Il Ddl Zan ricomincia da zero, ma il finale potrebbe essere lo stesso
L’aria che tira non è delle migliori per il Ddl Zan. In sei mesi il dibattito sul tema dell’odio abilista e omolesbobitransfobico si è arenato in quegli ambienti che non fanno parte della bolla della comunità LGBTQIA e transfemminista. L’attenzione generale si è concentrata sulla pandemia e ora sulla guerra. Le prime critiche alla riproposta del Ddl Zan provengono proprio da questa narrativa di “priorità”.
Ci sarà sempre qualcosa più importante di un’altra, ma è un discorso fine a se stesso, perché proviene - non a caso ovviamente - da chi non è parte lesa. Un esempio di questa critica si legge nel profilo social di Giorgio Bergesio (Lega) che scrive:
Con una crisi economica, l’inflazione alle stelle, il caro bollette, le aziende che rischiano di chiudere e una guerra alle porte dell’Europa, cosa fa #EnricoLetta? Ripropone il #DDLZan!
Ecco le priorità della sinistra, ancora una volta scollegate dal Paese reale.
I diritti non sono di sinistra o di destra e le critiche in tal senso suonano un po’ come mera propaganda, soprattutto quando una proposta altrettanto “poco prioritaria” viene presentata da un collega della Lega. Simone Pillon fa sua una battaglia per i tempi paritetici e il mantenimento diretto dei figli in caso di divorzio. Sorvolando sul testo della proposta, la questione “priorità” su questo disegno di legge presentato poco dopo il Ddl Zan non si abbatte?

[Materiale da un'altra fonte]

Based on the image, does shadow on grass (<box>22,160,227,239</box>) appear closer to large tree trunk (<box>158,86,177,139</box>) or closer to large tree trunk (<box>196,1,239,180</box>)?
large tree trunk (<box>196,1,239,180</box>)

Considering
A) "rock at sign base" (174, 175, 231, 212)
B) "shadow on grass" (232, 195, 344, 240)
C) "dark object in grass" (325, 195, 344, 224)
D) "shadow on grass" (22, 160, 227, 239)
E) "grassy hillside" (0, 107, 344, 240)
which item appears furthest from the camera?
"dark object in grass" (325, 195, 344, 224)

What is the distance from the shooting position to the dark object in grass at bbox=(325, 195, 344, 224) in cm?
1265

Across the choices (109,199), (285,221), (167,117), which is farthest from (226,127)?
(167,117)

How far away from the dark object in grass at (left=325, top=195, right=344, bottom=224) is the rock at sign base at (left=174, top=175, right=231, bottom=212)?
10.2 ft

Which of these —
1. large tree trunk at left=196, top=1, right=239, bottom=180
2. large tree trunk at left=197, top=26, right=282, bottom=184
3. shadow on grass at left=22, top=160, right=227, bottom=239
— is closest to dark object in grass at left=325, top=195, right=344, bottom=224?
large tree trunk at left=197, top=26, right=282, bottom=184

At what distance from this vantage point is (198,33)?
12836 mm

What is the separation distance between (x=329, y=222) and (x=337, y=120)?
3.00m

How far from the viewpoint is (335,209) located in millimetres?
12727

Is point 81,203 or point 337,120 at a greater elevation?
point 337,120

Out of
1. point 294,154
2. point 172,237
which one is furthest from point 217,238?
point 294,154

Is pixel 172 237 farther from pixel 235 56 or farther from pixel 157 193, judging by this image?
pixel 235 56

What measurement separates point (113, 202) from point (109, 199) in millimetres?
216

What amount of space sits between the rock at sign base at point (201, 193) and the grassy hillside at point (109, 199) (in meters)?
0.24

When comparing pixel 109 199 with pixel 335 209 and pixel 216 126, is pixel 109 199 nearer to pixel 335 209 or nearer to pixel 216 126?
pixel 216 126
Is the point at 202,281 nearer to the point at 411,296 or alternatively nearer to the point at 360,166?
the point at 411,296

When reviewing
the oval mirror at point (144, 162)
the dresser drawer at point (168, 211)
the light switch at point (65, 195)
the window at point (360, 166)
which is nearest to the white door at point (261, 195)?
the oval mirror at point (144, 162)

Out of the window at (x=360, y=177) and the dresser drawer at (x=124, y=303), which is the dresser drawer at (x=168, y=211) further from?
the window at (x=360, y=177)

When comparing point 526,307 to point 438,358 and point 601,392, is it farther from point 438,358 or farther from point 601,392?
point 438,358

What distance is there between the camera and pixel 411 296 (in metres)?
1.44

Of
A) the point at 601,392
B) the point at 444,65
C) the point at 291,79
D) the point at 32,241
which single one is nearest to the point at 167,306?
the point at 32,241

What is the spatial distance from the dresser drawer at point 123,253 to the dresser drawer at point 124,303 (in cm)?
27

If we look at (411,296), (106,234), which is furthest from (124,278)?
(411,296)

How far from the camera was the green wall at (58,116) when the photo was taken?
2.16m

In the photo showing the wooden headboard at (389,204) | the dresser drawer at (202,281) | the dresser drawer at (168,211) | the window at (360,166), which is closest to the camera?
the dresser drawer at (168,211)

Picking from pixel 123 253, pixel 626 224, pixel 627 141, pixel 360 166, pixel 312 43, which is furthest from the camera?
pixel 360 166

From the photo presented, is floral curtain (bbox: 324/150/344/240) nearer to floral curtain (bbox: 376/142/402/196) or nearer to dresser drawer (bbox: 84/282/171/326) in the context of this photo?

Il nodo centrale da sciogliere resta proprio l’opposizione in Senato, dove poco e nulla è cambiato. Il punto del dibattito è ancora lo stesso: introdurre reati di opinione è sbagliato. Non importa quanto sia poco realistico parlare di punizione alla libertà di espressione nel Ddl Zan, la faccenda è ancora ideologica.